The lights on top of the crane that launched and retrieved the
Shinkai
also lit the water behind the stern. Tanaka swam into the light. He'd be seen for sure now. He yelled out several more times and loaded on the expletives as his frustration grew.

Suddenly Dr. Tanaka felt the pressure wave behind him. And
then he swirled into an eddy, which spun him around a couple of times. His mind froze, incapable of grappling with the nightmare finale to his forty-two years on the planet.

The impact of the shark's 2200 pounds drove the breath from his lungs. Its serrated teeth ripped through the flesh of his back, buttocks, and legs, and severed a number of major arteries and veins along with his spinal cord. He screamed and thrashed his upper body, fighting for a life that was already lost.

Bloody seawater streamed through the shark's gills. Its ancient brain had registered the torn, thrashing remains of the wounded animal above it, framed by a spreading pool of blood.

Tanaka felt no pain. In fact, he felt nothing. Everything had shut down, even consciousness. His eyes were open, but un seeing. His mouth was also open but no sound came out. Everything that was Dr. Tanaka was in hiding way down deep, 30,000 feet below the surface. For all he knew, his broken, crushed, and bleeding body was someone else's.

The shark was unintentionally merciful on the second pass. It hit hard and took nearly everything in a single bite, leaving only the doctor's head to roll, eyes hooded in death, bobbing in its wake.

Seconds later, up on the ship, a hatch opened and a shadow stepped inside. The music blared momentarily and then the hatchway clanged shut.

ONE

I
'd been sent on a mission. Apparently I was the only man for the job. The going was tough, but I made it through. The cab driver was from Senegal or Swaziland, or maybe from somewhere else entirely. Whatever, he had absolutely no idea where he was going in D.C. Eventually, he did find the place, the address of which was written on the slip of paper I'd given him, now clamped between his lips: a shop in the ‘burbs called Sea Breeze Aquarium that specialized in tropical fish. I bought the ones the Navy captain, my current commanding officer, had ordered for his tank, and composed an elegant resignation in my head on the return trip to the Pentagon.

“Your fish, Captain,” I said, holding up the plastic bag with Nemo and an identical twin swimming round in crazed circles.

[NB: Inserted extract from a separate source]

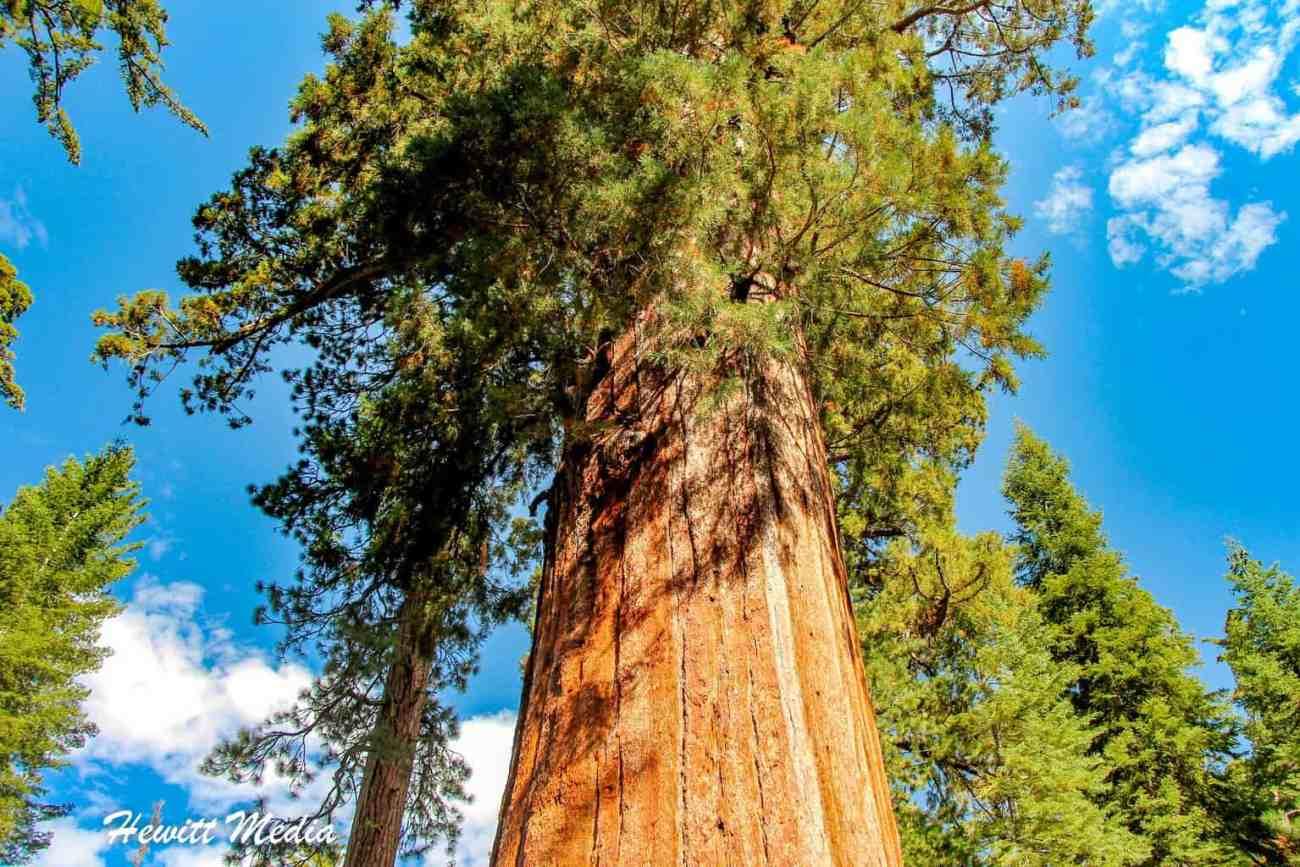 Sequoia-0873.jpg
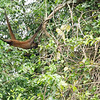 Spider monkey, Cano Negro River Tour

“Ahh, you're back.” Captain Chip Schaeffer lifted his head and pulled his nose out of a file. He got up from behind his desk like he was starving and I was a delivery guy from Pizza Hut, and raced over to take the little orange fish into custody. “Good man,” he said, relieving me of the plastic water-filled bag. “I trust you got receipts for these, and the cab fares. You don't want to get the Government Accounting Office ticked off.”

“Sir, I quit,” I said eloquently.

He poured the live cartoon characters into the tank, where they immediately and wisely sought the darkest place they
could find: beneath a sunken plastic sub being strangled by a giant plastic octopus. His back to me, Schaeffer said, “There you go, fellers, your new home. Your orders are in the folder on the table. You leave this afternoon.”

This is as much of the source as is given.